== Données fournies ==

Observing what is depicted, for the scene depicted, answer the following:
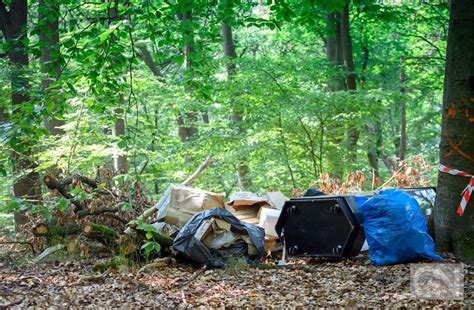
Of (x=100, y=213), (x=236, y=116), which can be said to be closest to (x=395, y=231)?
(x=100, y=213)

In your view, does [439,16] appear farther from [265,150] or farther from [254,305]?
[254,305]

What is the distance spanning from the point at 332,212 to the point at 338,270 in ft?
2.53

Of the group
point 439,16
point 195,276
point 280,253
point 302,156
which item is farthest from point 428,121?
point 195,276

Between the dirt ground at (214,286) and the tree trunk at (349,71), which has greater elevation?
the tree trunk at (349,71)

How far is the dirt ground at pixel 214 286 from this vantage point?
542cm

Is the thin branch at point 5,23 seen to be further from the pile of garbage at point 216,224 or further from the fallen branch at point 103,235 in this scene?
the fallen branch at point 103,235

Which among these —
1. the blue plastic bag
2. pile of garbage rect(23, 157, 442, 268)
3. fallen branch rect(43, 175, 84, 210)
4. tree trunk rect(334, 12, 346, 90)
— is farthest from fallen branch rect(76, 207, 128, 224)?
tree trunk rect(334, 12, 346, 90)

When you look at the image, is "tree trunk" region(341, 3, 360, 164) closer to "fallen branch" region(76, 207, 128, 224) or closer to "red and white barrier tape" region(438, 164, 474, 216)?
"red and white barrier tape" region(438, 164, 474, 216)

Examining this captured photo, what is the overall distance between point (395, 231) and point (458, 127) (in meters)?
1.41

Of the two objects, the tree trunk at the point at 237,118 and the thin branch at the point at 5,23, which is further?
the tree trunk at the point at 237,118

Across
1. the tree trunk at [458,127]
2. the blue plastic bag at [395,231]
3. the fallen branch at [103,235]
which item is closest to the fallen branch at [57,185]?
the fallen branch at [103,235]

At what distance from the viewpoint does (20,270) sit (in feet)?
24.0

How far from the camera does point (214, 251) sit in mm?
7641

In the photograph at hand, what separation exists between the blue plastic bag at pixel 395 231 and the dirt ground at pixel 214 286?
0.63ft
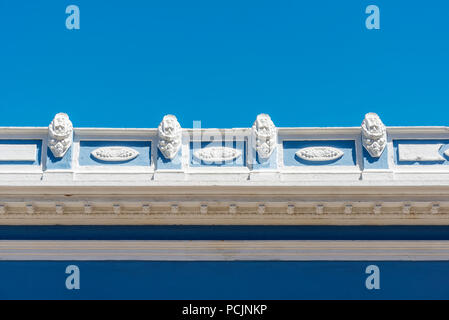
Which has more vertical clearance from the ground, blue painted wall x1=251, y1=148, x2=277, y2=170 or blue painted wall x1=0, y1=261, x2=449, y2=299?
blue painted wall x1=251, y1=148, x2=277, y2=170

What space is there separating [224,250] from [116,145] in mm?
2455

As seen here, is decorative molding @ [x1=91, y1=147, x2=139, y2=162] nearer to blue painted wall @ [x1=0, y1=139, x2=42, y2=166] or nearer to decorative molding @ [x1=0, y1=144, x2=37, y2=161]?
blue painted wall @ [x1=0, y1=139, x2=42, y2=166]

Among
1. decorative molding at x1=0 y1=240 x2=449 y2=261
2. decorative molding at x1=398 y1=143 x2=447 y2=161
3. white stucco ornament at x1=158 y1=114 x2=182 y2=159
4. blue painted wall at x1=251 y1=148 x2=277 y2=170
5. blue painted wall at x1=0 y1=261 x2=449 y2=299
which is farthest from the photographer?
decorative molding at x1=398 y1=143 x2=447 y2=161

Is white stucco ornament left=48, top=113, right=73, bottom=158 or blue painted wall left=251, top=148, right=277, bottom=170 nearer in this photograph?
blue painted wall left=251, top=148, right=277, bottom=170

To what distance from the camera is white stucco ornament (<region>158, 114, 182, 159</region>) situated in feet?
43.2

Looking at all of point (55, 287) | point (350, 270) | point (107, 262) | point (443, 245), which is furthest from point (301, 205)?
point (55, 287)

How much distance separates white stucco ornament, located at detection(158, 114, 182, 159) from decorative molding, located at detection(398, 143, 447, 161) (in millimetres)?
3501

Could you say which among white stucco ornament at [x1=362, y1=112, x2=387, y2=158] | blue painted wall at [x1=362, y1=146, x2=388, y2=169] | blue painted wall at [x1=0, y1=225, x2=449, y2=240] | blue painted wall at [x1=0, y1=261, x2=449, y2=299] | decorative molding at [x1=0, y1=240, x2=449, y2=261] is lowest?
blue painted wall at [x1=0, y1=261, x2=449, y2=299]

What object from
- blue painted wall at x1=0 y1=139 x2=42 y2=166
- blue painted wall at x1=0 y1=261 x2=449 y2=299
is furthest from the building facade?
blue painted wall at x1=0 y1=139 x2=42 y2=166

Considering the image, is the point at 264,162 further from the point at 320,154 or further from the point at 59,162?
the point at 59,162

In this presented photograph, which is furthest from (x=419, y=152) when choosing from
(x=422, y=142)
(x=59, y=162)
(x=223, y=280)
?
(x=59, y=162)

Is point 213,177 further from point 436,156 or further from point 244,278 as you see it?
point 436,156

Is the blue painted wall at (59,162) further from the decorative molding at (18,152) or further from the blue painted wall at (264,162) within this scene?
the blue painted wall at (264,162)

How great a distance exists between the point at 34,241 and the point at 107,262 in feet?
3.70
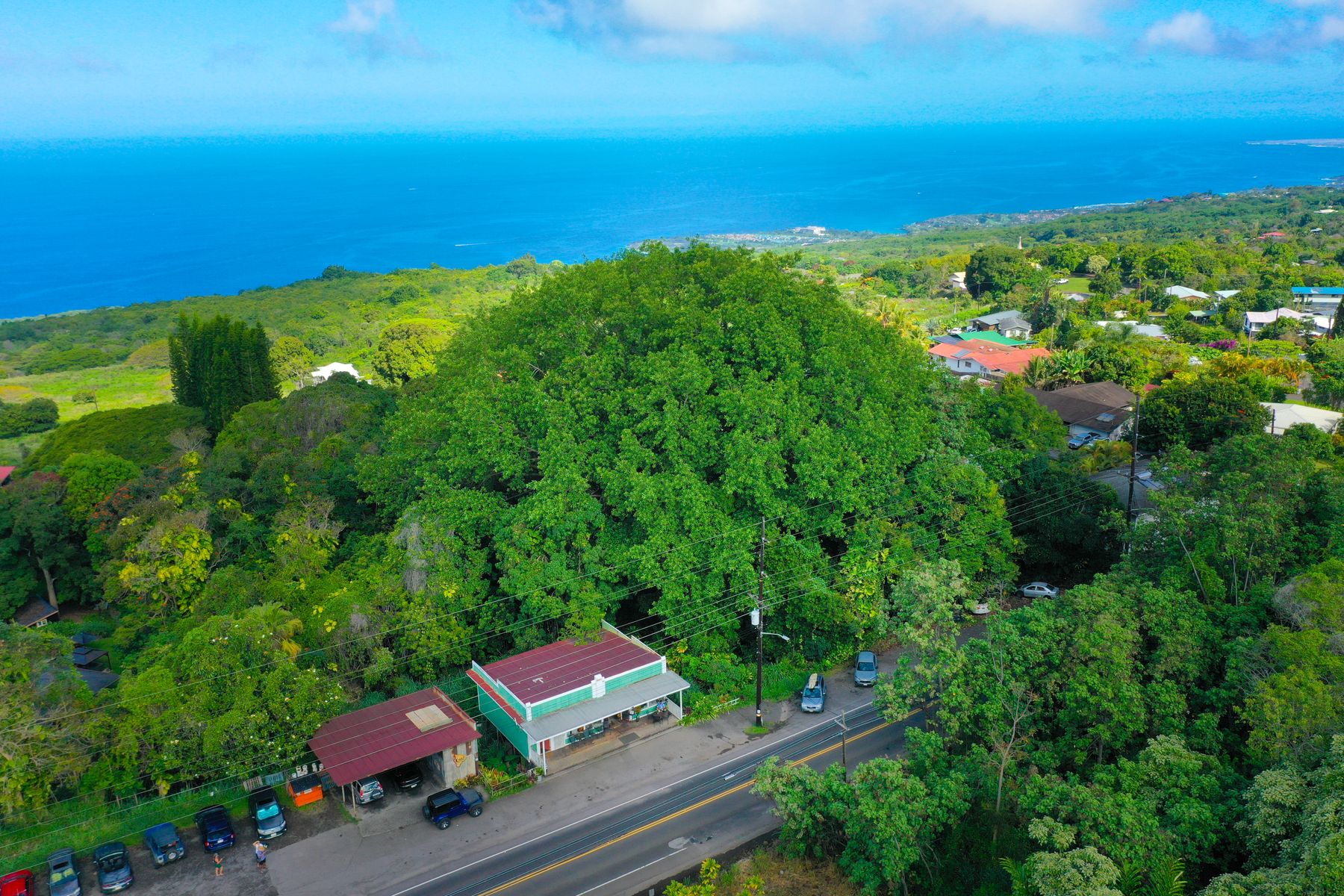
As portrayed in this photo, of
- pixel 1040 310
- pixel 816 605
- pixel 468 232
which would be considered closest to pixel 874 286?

===

* **Consigne**
Renommez « blue plastic bag » en « blue trash bag » dans toutes les entrées ci-dessus, sans rien modifier d'autre, et reproduisez-les sans les images.

* **Résultat ci-dessous**
Observing what is depicted, for the scene depicted, answer the following:
Of (x=100, y=213), (x=236, y=116), which can be said to be closest to (x=395, y=231)?
(x=100, y=213)

In your view, does [439,16] appear farther from [265,150] or farther from [254,305]?
[254,305]

What is the distance spanning from the point at 332,212 to the point at 338,270 in ft?
2.53

Of the group
point 439,16
point 195,276
point 280,253
point 302,156
which item is farthest from point 428,121?
point 195,276

Between the dirt ground at (214,286) and the tree trunk at (349,71), which has greater elevation?
the tree trunk at (349,71)

How far is the dirt ground at pixel 214 286 from this vantage point?
542cm

Is the thin branch at point 5,23 seen to be further from the pile of garbage at point 216,224 or further from the fallen branch at point 103,235 in this scene?
the fallen branch at point 103,235

Which among these —
1. the blue trash bag
2. pile of garbage rect(23, 157, 442, 268)
3. fallen branch rect(43, 175, 84, 210)
4. tree trunk rect(334, 12, 346, 90)
— is farthest from fallen branch rect(76, 207, 128, 224)?
tree trunk rect(334, 12, 346, 90)

When you look at the image, is "tree trunk" region(341, 3, 360, 164) closer to "fallen branch" region(76, 207, 128, 224) or closer to "red and white barrier tape" region(438, 164, 474, 216)?
"red and white barrier tape" region(438, 164, 474, 216)

Examining this captured photo, what is the overall distance between point (395, 231) and point (458, 127) (in meters)?
1.41

Of the two objects, the tree trunk at the point at 237,118 and the thin branch at the point at 5,23, which is further?
the tree trunk at the point at 237,118

Across
1. the tree trunk at [458,127]
2. the blue trash bag at [395,231]
3. the fallen branch at [103,235]
which item is closest to the fallen branch at [57,185]?
the fallen branch at [103,235]

At what distance from the viewpoint does (20,270) sit (in feet)?
24.0

How far from the camera does point (214, 251) sit in mm?
7641

In the photograph at hand, what separation exists between the blue trash bag at pixel 395 231 and the dirt ground at pixel 214 286?
0.63ft
Which has more vertical clearance from the ground, blue painted wall x1=251, y1=148, x2=277, y2=170 or blue painted wall x1=0, y1=261, x2=449, y2=299?
blue painted wall x1=251, y1=148, x2=277, y2=170

What space is there separating [224,250] from [116,145] in mm?
2455

As seen here, is decorative molding @ [x1=91, y1=147, x2=139, y2=162] nearer to blue painted wall @ [x1=0, y1=139, x2=42, y2=166] or nearer to decorative molding @ [x1=0, y1=144, x2=37, y2=161]?
blue painted wall @ [x1=0, y1=139, x2=42, y2=166]

Among
1. decorative molding at x1=0 y1=240 x2=449 y2=261
2. decorative molding at x1=398 y1=143 x2=447 y2=161
3. white stucco ornament at x1=158 y1=114 x2=182 y2=159
4. blue painted wall at x1=251 y1=148 x2=277 y2=170
5. blue painted wall at x1=0 y1=261 x2=449 y2=299
which is farthest from the photographer?
decorative molding at x1=398 y1=143 x2=447 y2=161

Is white stucco ornament left=48, top=113, right=73, bottom=158 or blue painted wall left=251, top=148, right=277, bottom=170 nearer in this photograph?
blue painted wall left=251, top=148, right=277, bottom=170

To what distance from the camera is white stucco ornament (<region>158, 114, 182, 159</region>) situated in feet?
43.2

Looking at all of point (55, 287) | point (350, 270) | point (107, 262) | point (443, 245), which is furthest from point (301, 205)?
point (55, 287)

How much distance separates white stucco ornament, located at detection(158, 114, 182, 159) from decorative molding, located at detection(398, 143, 447, 161) (in millimetres)?
3501

Could you say which among white stucco ornament at [x1=362, y1=112, x2=387, y2=158] | blue painted wall at [x1=362, y1=146, x2=388, y2=169] | blue painted wall at [x1=0, y1=225, x2=449, y2=240] | blue painted wall at [x1=0, y1=261, x2=449, y2=299] | decorative molding at [x1=0, y1=240, x2=449, y2=261] is lowest?
blue painted wall at [x1=0, y1=261, x2=449, y2=299]

What object from
- blue painted wall at x1=0 y1=139 x2=42 y2=166
- blue painted wall at x1=0 y1=261 x2=449 y2=299
is furthest from the building facade?
blue painted wall at x1=0 y1=139 x2=42 y2=166

Considering the image, is the point at 264,162 further from the point at 320,154 or further from the point at 59,162?
the point at 59,162

In this presented photograph, which is furthest from (x=419, y=152) when choosing from
(x=422, y=142)
(x=59, y=162)
(x=223, y=280)
?
(x=59, y=162)

Is point 213,177 further from point 436,156 or further from point 244,278 as you see it?
point 436,156

Is the blue painted wall at (59,162) further from the decorative molding at (18,152) or further from the blue painted wall at (264,162) within this scene?
the blue painted wall at (264,162)

How great a distance exists between the point at 34,241 and the point at 107,262 in feet?
3.70
As portrayed in this photo, of
- pixel 1040 310
- pixel 816 605
- pixel 468 232
which would be considered closest to pixel 874 286?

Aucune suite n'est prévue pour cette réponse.